La Confédération générale des petites et moyennes entreprises (CGPME) s'est inquiétée des propositions de Nicolas Sarkozy sur la pénibilité et les carrières longues, qui permettront selon elle à 20 % des salariés de partir à la retraite à 60 ans.

« L'équilibre global du texte ne semble pas fondamentalement remis en cause », s'est tout d'abord réjoui la CGPME dans un communiqué, rappelant que « pour préserver le système de retraite par répartition, le relèvement de l'âge d'ouverture des droits à la retraite de 60 à 62 ans » est « indispensable ».

La Confédération s'est toutefois inquiétée des propositions sur la pénibilité et les carrières longues qui « aboutiront à ce que près de 20 % des départs annuels en retraite bénéficient d'un régime dérogatoire ».

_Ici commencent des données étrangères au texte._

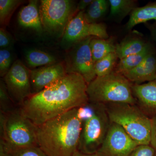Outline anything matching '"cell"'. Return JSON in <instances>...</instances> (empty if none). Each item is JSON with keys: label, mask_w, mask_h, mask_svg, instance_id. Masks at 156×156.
I'll list each match as a JSON object with an SVG mask.
<instances>
[{"label": "cell", "mask_w": 156, "mask_h": 156, "mask_svg": "<svg viewBox=\"0 0 156 156\" xmlns=\"http://www.w3.org/2000/svg\"><path fill=\"white\" fill-rule=\"evenodd\" d=\"M39 10L44 30L56 34H63L68 23L77 11L74 3L69 0H42Z\"/></svg>", "instance_id": "cell-7"}, {"label": "cell", "mask_w": 156, "mask_h": 156, "mask_svg": "<svg viewBox=\"0 0 156 156\" xmlns=\"http://www.w3.org/2000/svg\"><path fill=\"white\" fill-rule=\"evenodd\" d=\"M93 0H81L78 4L77 10L79 11H85V9L88 8L91 5Z\"/></svg>", "instance_id": "cell-32"}, {"label": "cell", "mask_w": 156, "mask_h": 156, "mask_svg": "<svg viewBox=\"0 0 156 156\" xmlns=\"http://www.w3.org/2000/svg\"><path fill=\"white\" fill-rule=\"evenodd\" d=\"M138 145L122 127L111 122L103 142L95 154L99 156H129Z\"/></svg>", "instance_id": "cell-11"}, {"label": "cell", "mask_w": 156, "mask_h": 156, "mask_svg": "<svg viewBox=\"0 0 156 156\" xmlns=\"http://www.w3.org/2000/svg\"><path fill=\"white\" fill-rule=\"evenodd\" d=\"M37 128L22 113L19 107L8 113L0 112V140L13 153L38 146Z\"/></svg>", "instance_id": "cell-3"}, {"label": "cell", "mask_w": 156, "mask_h": 156, "mask_svg": "<svg viewBox=\"0 0 156 156\" xmlns=\"http://www.w3.org/2000/svg\"><path fill=\"white\" fill-rule=\"evenodd\" d=\"M133 95L136 104L148 116L156 115V81L141 84H133Z\"/></svg>", "instance_id": "cell-13"}, {"label": "cell", "mask_w": 156, "mask_h": 156, "mask_svg": "<svg viewBox=\"0 0 156 156\" xmlns=\"http://www.w3.org/2000/svg\"><path fill=\"white\" fill-rule=\"evenodd\" d=\"M93 37H89L77 43L69 53L66 61V71L76 73L84 78L87 85L96 77L90 47Z\"/></svg>", "instance_id": "cell-10"}, {"label": "cell", "mask_w": 156, "mask_h": 156, "mask_svg": "<svg viewBox=\"0 0 156 156\" xmlns=\"http://www.w3.org/2000/svg\"><path fill=\"white\" fill-rule=\"evenodd\" d=\"M109 2L106 0H93L84 12V17L89 23H97L108 10Z\"/></svg>", "instance_id": "cell-21"}, {"label": "cell", "mask_w": 156, "mask_h": 156, "mask_svg": "<svg viewBox=\"0 0 156 156\" xmlns=\"http://www.w3.org/2000/svg\"><path fill=\"white\" fill-rule=\"evenodd\" d=\"M3 80L15 105L20 107L32 95L30 69L20 60L13 62Z\"/></svg>", "instance_id": "cell-8"}, {"label": "cell", "mask_w": 156, "mask_h": 156, "mask_svg": "<svg viewBox=\"0 0 156 156\" xmlns=\"http://www.w3.org/2000/svg\"><path fill=\"white\" fill-rule=\"evenodd\" d=\"M90 47L95 63L109 53L115 52L116 46L107 39L93 37L90 41Z\"/></svg>", "instance_id": "cell-19"}, {"label": "cell", "mask_w": 156, "mask_h": 156, "mask_svg": "<svg viewBox=\"0 0 156 156\" xmlns=\"http://www.w3.org/2000/svg\"><path fill=\"white\" fill-rule=\"evenodd\" d=\"M118 58L116 53L113 52L95 62L94 68L96 77L103 76L112 72Z\"/></svg>", "instance_id": "cell-23"}, {"label": "cell", "mask_w": 156, "mask_h": 156, "mask_svg": "<svg viewBox=\"0 0 156 156\" xmlns=\"http://www.w3.org/2000/svg\"><path fill=\"white\" fill-rule=\"evenodd\" d=\"M151 131L150 145L156 151V115L151 118Z\"/></svg>", "instance_id": "cell-30"}, {"label": "cell", "mask_w": 156, "mask_h": 156, "mask_svg": "<svg viewBox=\"0 0 156 156\" xmlns=\"http://www.w3.org/2000/svg\"><path fill=\"white\" fill-rule=\"evenodd\" d=\"M122 75L134 84H141L155 80L156 55L152 51L141 64Z\"/></svg>", "instance_id": "cell-14"}, {"label": "cell", "mask_w": 156, "mask_h": 156, "mask_svg": "<svg viewBox=\"0 0 156 156\" xmlns=\"http://www.w3.org/2000/svg\"><path fill=\"white\" fill-rule=\"evenodd\" d=\"M111 17L121 19L136 8L135 1L132 0H109Z\"/></svg>", "instance_id": "cell-22"}, {"label": "cell", "mask_w": 156, "mask_h": 156, "mask_svg": "<svg viewBox=\"0 0 156 156\" xmlns=\"http://www.w3.org/2000/svg\"><path fill=\"white\" fill-rule=\"evenodd\" d=\"M87 85L80 75L68 73L50 87L31 95L20 108L35 125L41 126L88 103Z\"/></svg>", "instance_id": "cell-1"}, {"label": "cell", "mask_w": 156, "mask_h": 156, "mask_svg": "<svg viewBox=\"0 0 156 156\" xmlns=\"http://www.w3.org/2000/svg\"><path fill=\"white\" fill-rule=\"evenodd\" d=\"M156 151L149 144L138 145L129 156H154Z\"/></svg>", "instance_id": "cell-28"}, {"label": "cell", "mask_w": 156, "mask_h": 156, "mask_svg": "<svg viewBox=\"0 0 156 156\" xmlns=\"http://www.w3.org/2000/svg\"><path fill=\"white\" fill-rule=\"evenodd\" d=\"M110 122L105 105L96 103L94 114L82 122L78 151L88 154L96 153L106 136Z\"/></svg>", "instance_id": "cell-6"}, {"label": "cell", "mask_w": 156, "mask_h": 156, "mask_svg": "<svg viewBox=\"0 0 156 156\" xmlns=\"http://www.w3.org/2000/svg\"><path fill=\"white\" fill-rule=\"evenodd\" d=\"M140 39L134 38L123 41L116 46L115 53L119 59L137 54L149 47Z\"/></svg>", "instance_id": "cell-18"}, {"label": "cell", "mask_w": 156, "mask_h": 156, "mask_svg": "<svg viewBox=\"0 0 156 156\" xmlns=\"http://www.w3.org/2000/svg\"><path fill=\"white\" fill-rule=\"evenodd\" d=\"M67 73L66 66L62 62L30 70L32 95L52 86Z\"/></svg>", "instance_id": "cell-12"}, {"label": "cell", "mask_w": 156, "mask_h": 156, "mask_svg": "<svg viewBox=\"0 0 156 156\" xmlns=\"http://www.w3.org/2000/svg\"><path fill=\"white\" fill-rule=\"evenodd\" d=\"M0 156H13V153L2 140H0Z\"/></svg>", "instance_id": "cell-31"}, {"label": "cell", "mask_w": 156, "mask_h": 156, "mask_svg": "<svg viewBox=\"0 0 156 156\" xmlns=\"http://www.w3.org/2000/svg\"><path fill=\"white\" fill-rule=\"evenodd\" d=\"M82 126L78 108L73 109L38 126V145L48 156H75Z\"/></svg>", "instance_id": "cell-2"}, {"label": "cell", "mask_w": 156, "mask_h": 156, "mask_svg": "<svg viewBox=\"0 0 156 156\" xmlns=\"http://www.w3.org/2000/svg\"><path fill=\"white\" fill-rule=\"evenodd\" d=\"M132 85L125 76L114 71L106 76L96 77L87 85L89 102L136 105Z\"/></svg>", "instance_id": "cell-4"}, {"label": "cell", "mask_w": 156, "mask_h": 156, "mask_svg": "<svg viewBox=\"0 0 156 156\" xmlns=\"http://www.w3.org/2000/svg\"><path fill=\"white\" fill-rule=\"evenodd\" d=\"M12 43V39L9 33L3 28L0 29V48H9Z\"/></svg>", "instance_id": "cell-29"}, {"label": "cell", "mask_w": 156, "mask_h": 156, "mask_svg": "<svg viewBox=\"0 0 156 156\" xmlns=\"http://www.w3.org/2000/svg\"><path fill=\"white\" fill-rule=\"evenodd\" d=\"M75 156H99L98 155L96 154H85L82 153L80 152L79 151L77 152L76 153Z\"/></svg>", "instance_id": "cell-33"}, {"label": "cell", "mask_w": 156, "mask_h": 156, "mask_svg": "<svg viewBox=\"0 0 156 156\" xmlns=\"http://www.w3.org/2000/svg\"><path fill=\"white\" fill-rule=\"evenodd\" d=\"M18 107L12 101L3 80L0 81V112L8 113Z\"/></svg>", "instance_id": "cell-25"}, {"label": "cell", "mask_w": 156, "mask_h": 156, "mask_svg": "<svg viewBox=\"0 0 156 156\" xmlns=\"http://www.w3.org/2000/svg\"><path fill=\"white\" fill-rule=\"evenodd\" d=\"M105 105L110 122L122 127L138 145L150 144L151 118L137 105L108 103Z\"/></svg>", "instance_id": "cell-5"}, {"label": "cell", "mask_w": 156, "mask_h": 156, "mask_svg": "<svg viewBox=\"0 0 156 156\" xmlns=\"http://www.w3.org/2000/svg\"><path fill=\"white\" fill-rule=\"evenodd\" d=\"M84 12H77L68 23L62 36L65 44H77L89 37L103 39L109 37L106 26L103 23L87 22Z\"/></svg>", "instance_id": "cell-9"}, {"label": "cell", "mask_w": 156, "mask_h": 156, "mask_svg": "<svg viewBox=\"0 0 156 156\" xmlns=\"http://www.w3.org/2000/svg\"><path fill=\"white\" fill-rule=\"evenodd\" d=\"M156 156V152L155 154V156Z\"/></svg>", "instance_id": "cell-36"}, {"label": "cell", "mask_w": 156, "mask_h": 156, "mask_svg": "<svg viewBox=\"0 0 156 156\" xmlns=\"http://www.w3.org/2000/svg\"><path fill=\"white\" fill-rule=\"evenodd\" d=\"M155 80L156 81V75Z\"/></svg>", "instance_id": "cell-35"}, {"label": "cell", "mask_w": 156, "mask_h": 156, "mask_svg": "<svg viewBox=\"0 0 156 156\" xmlns=\"http://www.w3.org/2000/svg\"><path fill=\"white\" fill-rule=\"evenodd\" d=\"M153 33L154 37L156 41V26L155 28L154 29Z\"/></svg>", "instance_id": "cell-34"}, {"label": "cell", "mask_w": 156, "mask_h": 156, "mask_svg": "<svg viewBox=\"0 0 156 156\" xmlns=\"http://www.w3.org/2000/svg\"><path fill=\"white\" fill-rule=\"evenodd\" d=\"M13 156H48L39 146L21 149L14 151Z\"/></svg>", "instance_id": "cell-27"}, {"label": "cell", "mask_w": 156, "mask_h": 156, "mask_svg": "<svg viewBox=\"0 0 156 156\" xmlns=\"http://www.w3.org/2000/svg\"><path fill=\"white\" fill-rule=\"evenodd\" d=\"M22 2L19 0L0 1V23L1 25L8 24L13 13Z\"/></svg>", "instance_id": "cell-24"}, {"label": "cell", "mask_w": 156, "mask_h": 156, "mask_svg": "<svg viewBox=\"0 0 156 156\" xmlns=\"http://www.w3.org/2000/svg\"><path fill=\"white\" fill-rule=\"evenodd\" d=\"M152 20H156V3L134 9L130 14L127 28L131 30L137 24Z\"/></svg>", "instance_id": "cell-16"}, {"label": "cell", "mask_w": 156, "mask_h": 156, "mask_svg": "<svg viewBox=\"0 0 156 156\" xmlns=\"http://www.w3.org/2000/svg\"><path fill=\"white\" fill-rule=\"evenodd\" d=\"M25 58L28 66L34 69L57 63L55 56L38 49H30L26 51Z\"/></svg>", "instance_id": "cell-17"}, {"label": "cell", "mask_w": 156, "mask_h": 156, "mask_svg": "<svg viewBox=\"0 0 156 156\" xmlns=\"http://www.w3.org/2000/svg\"><path fill=\"white\" fill-rule=\"evenodd\" d=\"M12 53L9 48L0 50V76L4 77L10 69L12 65Z\"/></svg>", "instance_id": "cell-26"}, {"label": "cell", "mask_w": 156, "mask_h": 156, "mask_svg": "<svg viewBox=\"0 0 156 156\" xmlns=\"http://www.w3.org/2000/svg\"><path fill=\"white\" fill-rule=\"evenodd\" d=\"M152 51L151 47L149 46L140 53L120 59L117 65L115 71L123 74L124 73L135 68L145 60Z\"/></svg>", "instance_id": "cell-20"}, {"label": "cell", "mask_w": 156, "mask_h": 156, "mask_svg": "<svg viewBox=\"0 0 156 156\" xmlns=\"http://www.w3.org/2000/svg\"><path fill=\"white\" fill-rule=\"evenodd\" d=\"M39 6L38 1H30L27 5L20 9L17 20L19 25L23 28L31 29L41 34L44 28L41 21Z\"/></svg>", "instance_id": "cell-15"}]
</instances>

« Il y a là un risque non négligeable sur le bénéfice financier attendu de cette réforme », estime la CGPME.

La CFDT

« De toute évidence, de nouvelles actions s'imposent », estime la CFDT Jugeant que « les mobilisations d'hier ont été massives et réussies » et qu'elles « ont contraint le président de la République et le gouvernement à entendre la voix des salariés », la CFDT considère que « les réponses apportées aujourd'hui par le président ressemblent à du bricolage » et « sont la conséquence du refus d'une vraie mise à plat du système et d'un débat de fond ».

FO

Le secrétaire général de FO, Jean-Claude Mailly, a qualifié de « mesurettes » les modifications à la réforme des retraites annoncés hier par le président Nicolas Sarkozy, ajoutant « ne pas croire du tout que ça freinera la mobilisation ». M. Mailly a cité les déclarations du porte-parole du gouvernement Luc Chatel, pour conclure que « le coeur de la réforme ne change pas : 60 à 62 ans, 65 à 67 ans, c'est le coeur de la réforme ».

Les députés de gauche

Les députés PCF et Parti de Gauche ont dénoncé un « passage en force » lors de la reprise des débats sur la réforme des retraites, marquée par les annonces de Nicolas Sarkozy qui devaient finalement être examinées en commission à 19 heures.

« Sarkozy comme Marie-Antoinette lance des brioches au peuple avec des fausses annonces. On n'a pas le temps de discuter des amendements. On essaie de passer en force à l'Assemblée nationale. C'est inacceptable », a déclaré l'ex-numéro un du PCF Marie-George Buffet dans les couloirs de l'Assemblée.